▶ About this task
Report only the number of lines in this material that include "nipple".

#####

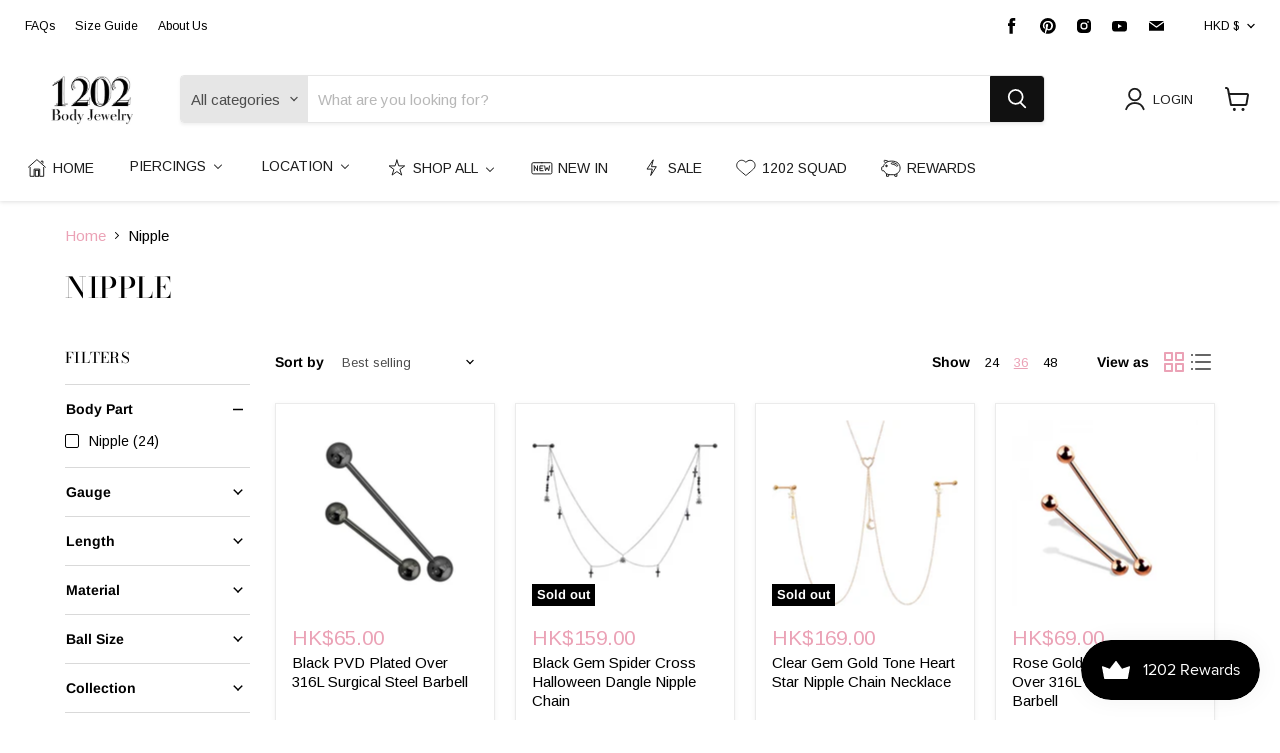

--- FILE ---
content_type: text/html; charset=utf-8
request_url: https://1202bodyjewelry.com/collections/nipple/body-part_nipple?_=1768553334462&view=_ajax-product-count
body_size: -345
content:



<template data-options>
  {
    "hash": "b17ef6d19c7a5b1ee83b907c595526dcb1eb06db8227d650d5dda0a9f4ce8cd9"
  }
</template>

<template data-data>
  {
    "product_count": 24
  }
</template>


--- FILE ---
content_type: text/html; charset=utf-8
request_url: https://1202bodyjewelry.com/collections/nipple/gauge_14g-1-6mm?_=1768553334464&view=_ajax-product-count
body_size: -343
content:



<template data-options>
  {
    "hash": "b17ef6d19c7a5b1ee83b907c595526dcb1eb06db8227d650d5dda0a9f4ce8cd9"
  }
</template>

<template data-data>
  {
    "product_count": 24
  }
</template>


--- FILE ---
content_type: text/html; charset=utf-8
request_url: https://1202bodyjewelry.com/collections/nipple/length_14mm?_=1768553334479&view=_ajax-product-count
body_size: -835
content:



<template data-options>
  {
    "hash": "b17ef6d19c7a5b1ee83b907c595526dcb1eb06db8227d650d5dda0a9f4ce8cd9"
  }
</template>

<template data-data>
  {
    "product_count": 9
  }
</template>


--- FILE ---
content_type: text/html; charset=utf-8
request_url: https://1202bodyjewelry.com/collections/nipple/length_16mm?_=1768553334480&view=_ajax-product-count
body_size: -832
content:



<template data-options>
  {
    "hash": "b17ef6d19c7a5b1ee83b907c595526dcb1eb06db8227d650d5dda0a9f4ce8cd9"
  }
</template>

<template data-data>
  {
    "product_count": 8
  }
</template>


--- FILE ---
content_type: text/html; charset=utf-8
request_url: https://1202bodyjewelry.com/collections/nipple/ball-size_5mm?_=1768553334481&view=_ajax-product-count
body_size: -831
content:



<template data-options>
  {
    "hash": "b17ef6d19c7a5b1ee83b907c595526dcb1eb06db8227d650d5dda0a9f4ce8cd9"
  }
</template>

<template data-data>
  {
    "product_count": 6
  }
</template>


--- FILE ---
content_type: text/html; charset=utf-8
request_url: https://1202bodyjewelry.com/collections/nipple/collection_heart?_=1768553334498&view=_ajax-product-count
body_size: -339
content:



<template data-options>
  {
    "hash": "b17ef6d19c7a5b1ee83b907c595526dcb1eb06db8227d650d5dda0a9f4ce8cd9"
  }
</template>

<template data-data>
  {
    "product_count": 5
  }
</template>


--- FILE ---
content_type: text/html; charset=utf-8
request_url: https://1202bodyjewelry.com/collections/nipple/color_blue?_=1768553334502&view=_ajax-product-count
body_size: -836
content:



<template data-options>
  {
    "hash": "b17ef6d19c7a5b1ee83b907c595526dcb1eb06db8227d650d5dda0a9f4ce8cd9"
  }
</template>

<template data-data>
  {
    "product_count": 3
  }
</template>


--- FILE ---
content_type: text/javascript
request_url: https://1202bodyjewelry.com/cdn/shop/t/12/assets/size-chart-data.js?v=106673230327895607051628567464
body_size: -336
content:
AVADA_SC.campaigns=[],AVADA_SC.settings={id:"ssoJAtCOLgSQN5Whp8jl",disableWatermark:!1,displayType:"float-button",buttonRotation:!0,buttonHeight:35,enableGa:!1,modalBgColor:"#FFFFFF",modalHeight:64,modalShadow:!0,homePageInlinePosition:"after",modalPosition:"modal-center",buttonWidth:80,mobilePosition:"top",buttonPosition:"middle-right",position:"",modalWidth:84,hideText:!0,customCss:"",tableAnimation:!0,collectionPagePosition:"",modalBorderRadius:10,linkIcon:"",hasCustomCss:!0,customIcon:!1,homePagePosition:"",shopDomain:"1202bodyjewelry.myshopify.com",shopId:"W7OTKlyAvcE7B32RDOFP",modalTop:18,linkText:"Size chart",inlinePosition:"after",modalOverlayColor:"#7b7b7b",createdAt:{_seconds:1628393503,_nanoseconds:564e6},modalLeft:8,modalTextColor:"#232323",linkBgColor:"#FFFFFF",collectionPageInlinePosition:"after",buttonBorderRadius:10,linkTextColor:"#232323",modalHeader:"Size guides",showMobile:!0,tableHoverColor:"#FFFFFF"};
//# sourceMappingURL=/cdn/shop/t/12/assets/size-chart-data.js.map?v=106673230327895607051628567464
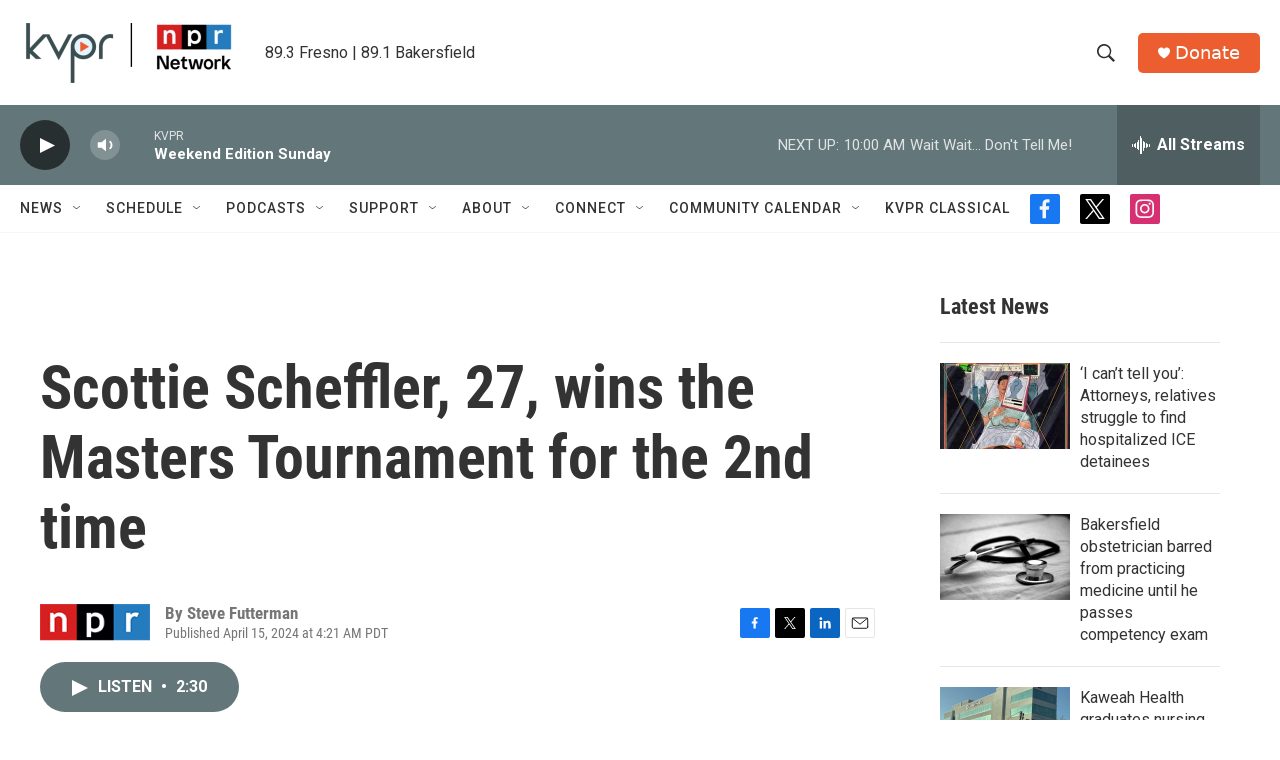

--- FILE ---
content_type: text/html; charset=utf-8
request_url: https://www.google.com/recaptcha/api2/aframe
body_size: 267
content:
<!DOCTYPE HTML><html><head><meta http-equiv="content-type" content="text/html; charset=UTF-8"></head><body><script nonce="M-TY_8EgIj-uAmCF35pE-Q">/** Anti-fraud and anti-abuse applications only. See google.com/recaptcha */ try{var clients={'sodar':'https://pagead2.googlesyndication.com/pagead/sodar?'};window.addEventListener("message",function(a){try{if(a.source===window.parent){var b=JSON.parse(a.data);var c=clients[b['id']];if(c){var d=document.createElement('img');d.src=c+b['params']+'&rc='+(localStorage.getItem("rc::a")?sessionStorage.getItem("rc::b"):"");window.document.body.appendChild(d);sessionStorage.setItem("rc::e",parseInt(sessionStorage.getItem("rc::e")||0)+1);localStorage.setItem("rc::h",'1769961207051');}}}catch(b){}});window.parent.postMessage("_grecaptcha_ready", "*");}catch(b){}</script></body></html>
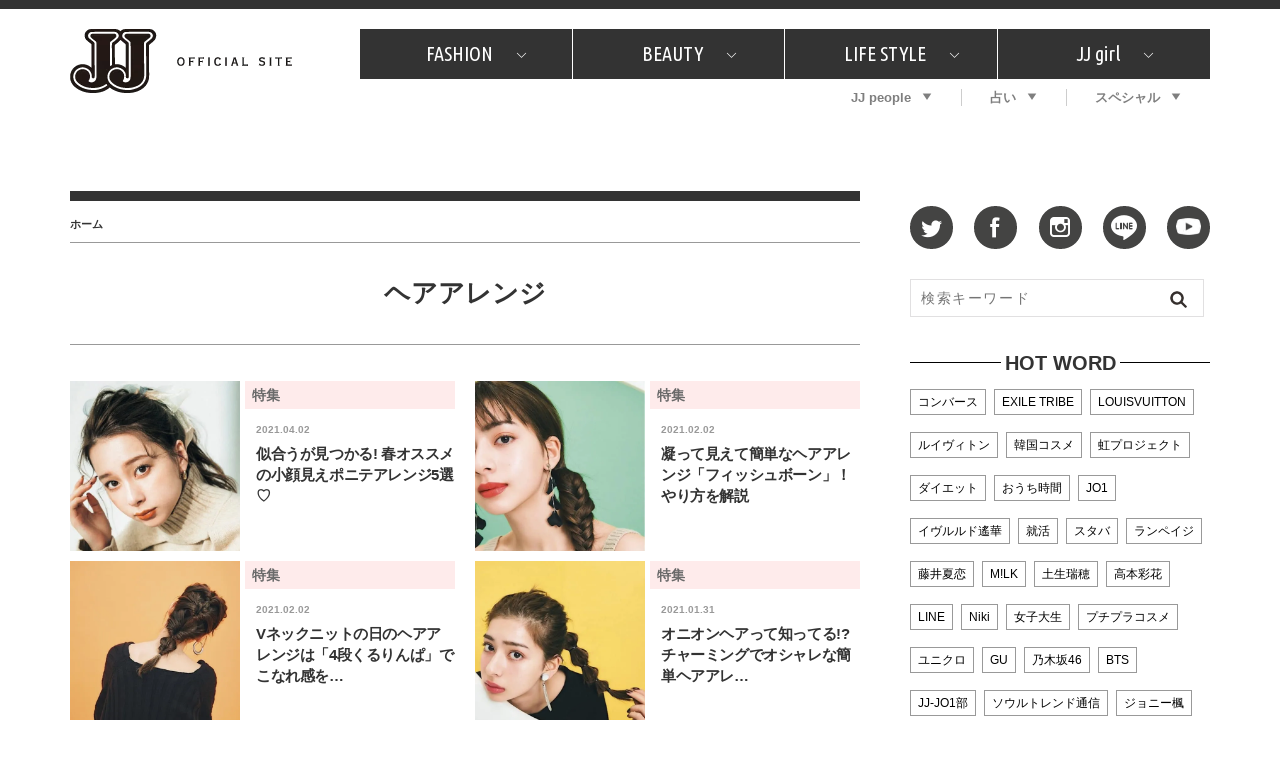

--- FILE ---
content_type: text/html; charset=utf-8
request_url: https://www.google.com/recaptcha/api2/aframe
body_size: 248
content:
<!DOCTYPE HTML><html><head><meta http-equiv="content-type" content="text/html; charset=UTF-8"></head><body><script nonce="_4sidN7zmyWfYZ3l91xfgw">/** Anti-fraud and anti-abuse applications only. See google.com/recaptcha */ try{var clients={'sodar':'https://pagead2.googlesyndication.com/pagead/sodar?'};window.addEventListener("message",function(a){try{if(a.source===window.parent){var b=JSON.parse(a.data);var c=clients[b['id']];if(c){var d=document.createElement('img');d.src=c+b['params']+'&rc='+(localStorage.getItem("rc::a")?sessionStorage.getItem("rc::b"):"");window.document.body.appendChild(d);sessionStorage.setItem("rc::e",parseInt(sessionStorage.getItem("rc::e")||0)+1);localStorage.setItem("rc::h",'1768581077817');}}}catch(b){}});window.parent.postMessage("_grecaptcha_ready", "*");}catch(b){}</script></body></html>

--- FILE ---
content_type: application/javascript; charset=utf-8
request_url: https://fundingchoicesmessages.google.com/f/AGSKWxVfkB_Tn0dYiMdAdejnKyFwDnahcPGfhk7kW_FnQ3huBfoc9WW0d1OJOou_sTBKP9FOHeWI42QDNe6Pl8jWO1e0yZSCfyfiyL4raBMz239ycVPmtsonuKI0NHusWLagwpFD91jhAzW8vDrtwkFbHdrDcO85IflGaGoajzRyUAjurfJJ0SWieQPTgVg4/_/circads._120x600-/ads88.?file=ads&/ads-gpt.
body_size: -1289
content:
window['282a7dbd-42ef-4d3b-a371-c77fe390eefc'] = true;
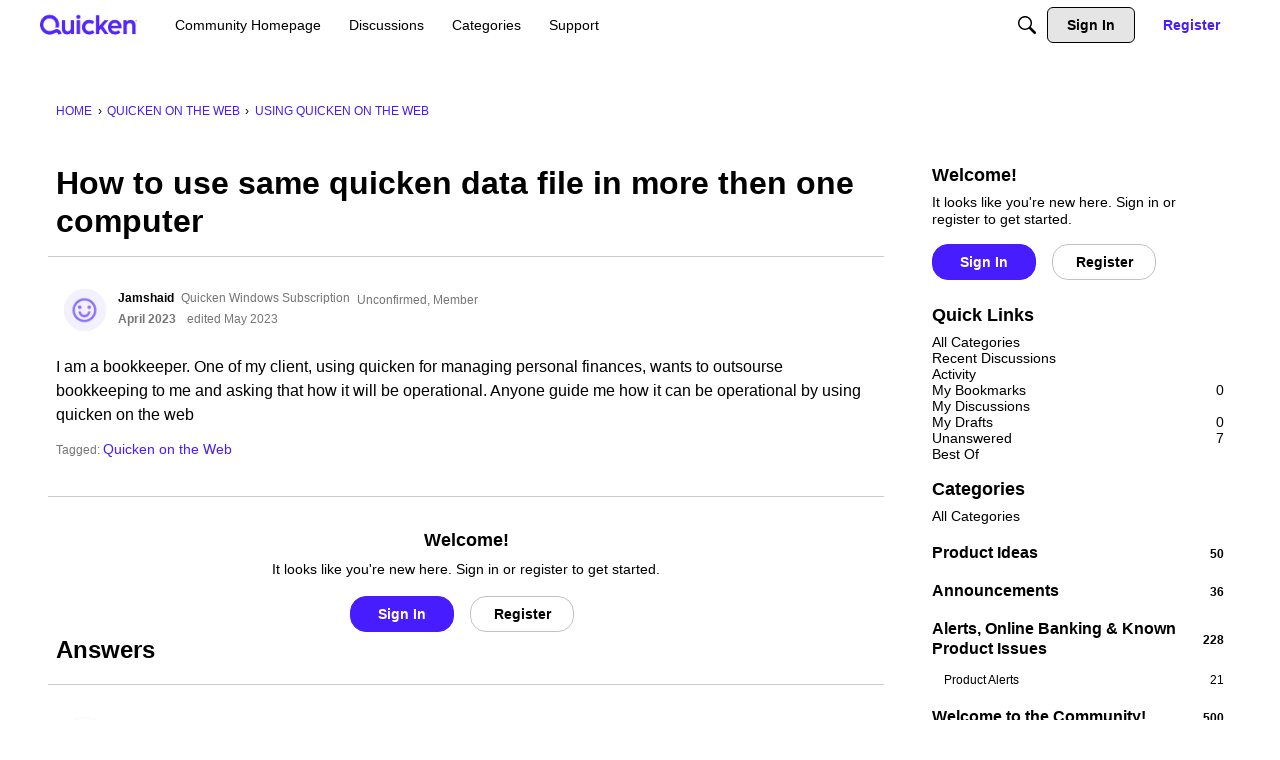

--- FILE ---
content_type: application/x-javascript
request_url: https://community.quicken.com/dist/v2/forum/chunks/collectionsHooks.CkjJO1u3.min.js
body_size: 424
content:
import{r as a,p as f}from"../vendor/vendor/react-core.DB6kRN5F.min.js";import{d9 as u,L as n,a0 as y,da as p,az as C}from"../entries/forum.BqgjEaa9.min.js";import{h as r}from"../vendor/vendor/redux.C47PpYDn.min.js";function E(o=!0){const s=u();a.useEffect(()=>{o&&s.getCollectionsList()},[o]);const t=r(e=>e.collections.collections.status??n.PENDING),c=r(e=>t===n.SUCCESS?e.collections.collections.data.filter(y):[]);return{status:t,data:c}}function R(o){const s=u(),t=p(o),c=r(e=>e.collections.collectionsByResourceHash[t]??{status:n.PENDING});return a.useEffect(()=>{c.status===n.PENDING&&s.getCollectionsByResource(o)},[o,c,s]),c}function m(o){const s=u();async function t(c){try{await s.putCollectionsByResource({collectionIDs:c,record:o})}catch(e){throw new Error(e.description)}}return t}function B(o){const s=u();async function t(c=[]){try{for(const e of c){if(e.length===0)return;const i={name:e,records:[o]};await s.postCollections(i)}}catch(e){throw new Error(e.description)}}return t}function S(o){const s=p(o);return r(c=>c.collections.collectionsStatusByResourceHash[s]??{})}function w(o,s){const{data:t,isLoading:c,error:e,isRefetching:i}=f({queryFn:async()=>{const l=await C.get(`/collections/contents/${s}?expand=collection`,{params:{...o}});return{resources:l.data,headers:l.headers}},keepPreviousData:!0,queryKey:["get_collection_contents",o,s]});return{resources:t==null?void 0:t.resources,isLoading:c,error:e,isRefetching:i,totalCount:t==null?void 0:t.headers["x-app-page-result-count"],currentPage:t==null?void 0:t.headers["x-app-page-current"]}}export{E as a,R as b,S as c,m as d,B as e,w as u};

#####

▶ Problem solution
7